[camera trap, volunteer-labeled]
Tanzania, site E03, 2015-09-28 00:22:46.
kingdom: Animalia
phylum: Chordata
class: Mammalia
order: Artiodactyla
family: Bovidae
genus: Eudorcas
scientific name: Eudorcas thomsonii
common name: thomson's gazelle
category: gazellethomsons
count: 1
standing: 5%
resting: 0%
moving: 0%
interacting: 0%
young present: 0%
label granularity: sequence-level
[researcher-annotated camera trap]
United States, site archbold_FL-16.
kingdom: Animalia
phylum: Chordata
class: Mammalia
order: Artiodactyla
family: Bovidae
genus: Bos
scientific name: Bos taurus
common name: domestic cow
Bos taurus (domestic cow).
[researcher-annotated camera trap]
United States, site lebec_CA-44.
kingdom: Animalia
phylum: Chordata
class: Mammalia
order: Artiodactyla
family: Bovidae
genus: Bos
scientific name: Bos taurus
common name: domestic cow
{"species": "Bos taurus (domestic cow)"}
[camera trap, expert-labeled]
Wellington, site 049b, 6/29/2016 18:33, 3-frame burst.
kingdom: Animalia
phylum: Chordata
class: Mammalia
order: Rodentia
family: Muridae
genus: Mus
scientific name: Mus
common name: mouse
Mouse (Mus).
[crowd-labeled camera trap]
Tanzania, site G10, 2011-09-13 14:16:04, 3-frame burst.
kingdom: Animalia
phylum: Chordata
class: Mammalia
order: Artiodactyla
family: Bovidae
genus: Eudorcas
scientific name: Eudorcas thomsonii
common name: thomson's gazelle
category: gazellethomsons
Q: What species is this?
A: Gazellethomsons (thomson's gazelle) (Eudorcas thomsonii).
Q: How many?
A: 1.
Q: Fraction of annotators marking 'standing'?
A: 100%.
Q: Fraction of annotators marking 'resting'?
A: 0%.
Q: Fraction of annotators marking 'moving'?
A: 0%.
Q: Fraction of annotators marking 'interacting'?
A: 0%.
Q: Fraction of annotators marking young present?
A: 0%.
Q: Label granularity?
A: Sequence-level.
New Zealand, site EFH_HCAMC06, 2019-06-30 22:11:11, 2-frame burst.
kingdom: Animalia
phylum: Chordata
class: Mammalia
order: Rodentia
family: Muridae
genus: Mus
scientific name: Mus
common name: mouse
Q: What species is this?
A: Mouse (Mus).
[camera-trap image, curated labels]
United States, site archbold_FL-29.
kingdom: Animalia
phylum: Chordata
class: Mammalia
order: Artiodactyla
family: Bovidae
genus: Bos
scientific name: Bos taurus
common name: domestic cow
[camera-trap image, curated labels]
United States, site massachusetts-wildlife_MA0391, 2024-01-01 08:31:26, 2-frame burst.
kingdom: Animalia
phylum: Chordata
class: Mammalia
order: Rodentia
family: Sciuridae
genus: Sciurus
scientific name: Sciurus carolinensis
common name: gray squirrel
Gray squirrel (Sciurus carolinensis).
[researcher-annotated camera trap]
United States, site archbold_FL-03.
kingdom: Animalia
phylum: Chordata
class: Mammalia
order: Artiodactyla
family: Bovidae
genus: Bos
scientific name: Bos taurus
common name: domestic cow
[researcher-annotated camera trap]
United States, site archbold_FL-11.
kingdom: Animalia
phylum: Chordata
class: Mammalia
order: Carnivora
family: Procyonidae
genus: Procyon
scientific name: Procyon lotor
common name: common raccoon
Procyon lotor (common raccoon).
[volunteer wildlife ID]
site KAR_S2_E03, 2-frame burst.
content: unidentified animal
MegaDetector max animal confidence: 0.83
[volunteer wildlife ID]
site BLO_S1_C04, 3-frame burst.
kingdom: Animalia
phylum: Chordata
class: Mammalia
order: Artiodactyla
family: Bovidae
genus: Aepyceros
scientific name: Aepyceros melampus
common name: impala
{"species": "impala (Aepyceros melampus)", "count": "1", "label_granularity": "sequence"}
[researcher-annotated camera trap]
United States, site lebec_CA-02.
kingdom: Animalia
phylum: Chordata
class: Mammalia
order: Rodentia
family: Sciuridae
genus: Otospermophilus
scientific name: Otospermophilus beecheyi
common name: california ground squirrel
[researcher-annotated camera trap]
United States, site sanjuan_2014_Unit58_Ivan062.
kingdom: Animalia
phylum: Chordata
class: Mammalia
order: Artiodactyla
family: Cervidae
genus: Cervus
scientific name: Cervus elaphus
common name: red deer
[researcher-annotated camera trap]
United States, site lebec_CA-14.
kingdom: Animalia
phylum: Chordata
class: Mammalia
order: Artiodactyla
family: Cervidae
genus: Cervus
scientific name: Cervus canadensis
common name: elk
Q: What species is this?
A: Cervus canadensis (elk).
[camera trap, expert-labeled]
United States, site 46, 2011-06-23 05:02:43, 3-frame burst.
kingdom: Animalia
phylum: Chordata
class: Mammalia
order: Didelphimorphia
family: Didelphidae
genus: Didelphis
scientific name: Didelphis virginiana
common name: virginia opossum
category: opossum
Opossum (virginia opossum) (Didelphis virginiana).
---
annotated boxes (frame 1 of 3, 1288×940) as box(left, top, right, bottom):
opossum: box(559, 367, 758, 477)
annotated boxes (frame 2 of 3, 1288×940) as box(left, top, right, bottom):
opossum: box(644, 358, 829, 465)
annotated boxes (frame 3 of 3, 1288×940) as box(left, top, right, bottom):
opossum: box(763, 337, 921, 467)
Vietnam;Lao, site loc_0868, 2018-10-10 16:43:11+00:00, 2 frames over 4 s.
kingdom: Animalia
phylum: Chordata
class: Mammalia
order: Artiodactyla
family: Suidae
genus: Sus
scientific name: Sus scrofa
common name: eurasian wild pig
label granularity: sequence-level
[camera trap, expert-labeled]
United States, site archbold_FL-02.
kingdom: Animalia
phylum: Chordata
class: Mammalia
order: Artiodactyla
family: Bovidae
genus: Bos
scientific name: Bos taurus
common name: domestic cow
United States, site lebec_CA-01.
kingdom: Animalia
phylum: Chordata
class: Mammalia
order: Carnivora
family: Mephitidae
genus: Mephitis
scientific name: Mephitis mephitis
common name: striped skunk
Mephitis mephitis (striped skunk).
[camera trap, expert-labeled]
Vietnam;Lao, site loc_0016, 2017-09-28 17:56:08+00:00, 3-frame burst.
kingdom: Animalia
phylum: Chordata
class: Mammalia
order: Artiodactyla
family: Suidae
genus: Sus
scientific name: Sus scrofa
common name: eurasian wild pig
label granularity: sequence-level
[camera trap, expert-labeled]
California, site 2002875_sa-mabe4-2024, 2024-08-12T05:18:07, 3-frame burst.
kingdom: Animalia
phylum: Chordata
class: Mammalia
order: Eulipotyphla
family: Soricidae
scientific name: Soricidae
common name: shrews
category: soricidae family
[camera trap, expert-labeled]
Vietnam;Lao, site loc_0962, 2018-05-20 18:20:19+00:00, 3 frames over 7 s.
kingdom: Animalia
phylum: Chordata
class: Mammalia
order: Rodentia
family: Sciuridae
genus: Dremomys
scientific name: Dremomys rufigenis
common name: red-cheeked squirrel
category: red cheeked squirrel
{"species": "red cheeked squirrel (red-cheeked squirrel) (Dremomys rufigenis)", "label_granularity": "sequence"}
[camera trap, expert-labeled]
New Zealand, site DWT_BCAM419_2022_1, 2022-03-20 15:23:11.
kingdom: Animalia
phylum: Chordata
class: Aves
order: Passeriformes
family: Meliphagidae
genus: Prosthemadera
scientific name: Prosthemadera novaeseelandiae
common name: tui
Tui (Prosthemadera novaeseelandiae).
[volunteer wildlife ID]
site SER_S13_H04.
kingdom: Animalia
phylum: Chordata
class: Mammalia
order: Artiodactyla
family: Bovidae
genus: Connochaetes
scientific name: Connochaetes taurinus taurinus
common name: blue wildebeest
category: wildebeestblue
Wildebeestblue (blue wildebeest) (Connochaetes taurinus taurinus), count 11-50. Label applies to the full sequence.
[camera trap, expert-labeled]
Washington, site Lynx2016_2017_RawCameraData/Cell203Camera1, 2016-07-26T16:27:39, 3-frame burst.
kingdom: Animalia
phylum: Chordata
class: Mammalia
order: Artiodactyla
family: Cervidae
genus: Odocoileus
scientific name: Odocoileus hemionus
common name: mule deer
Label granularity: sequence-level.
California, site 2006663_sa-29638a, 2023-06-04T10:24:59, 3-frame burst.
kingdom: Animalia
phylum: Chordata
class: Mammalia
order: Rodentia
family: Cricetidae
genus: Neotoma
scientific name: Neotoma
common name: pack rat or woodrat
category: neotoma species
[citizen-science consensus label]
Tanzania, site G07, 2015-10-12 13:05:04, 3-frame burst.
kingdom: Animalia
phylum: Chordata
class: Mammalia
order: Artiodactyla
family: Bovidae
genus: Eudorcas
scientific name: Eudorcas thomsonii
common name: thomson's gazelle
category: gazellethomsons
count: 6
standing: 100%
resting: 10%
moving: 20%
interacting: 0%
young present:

§ **Task objective**
If a line in the records holds the string "Zealand", copy it.

§ **Final answer**
New Zealand, site EFH_HCAMC06, 2019-06-30 22:11:11, 2-frame burst.
New Zealand, site DWT_BCAM419_2022_1, 2022-03-20 15:23:11.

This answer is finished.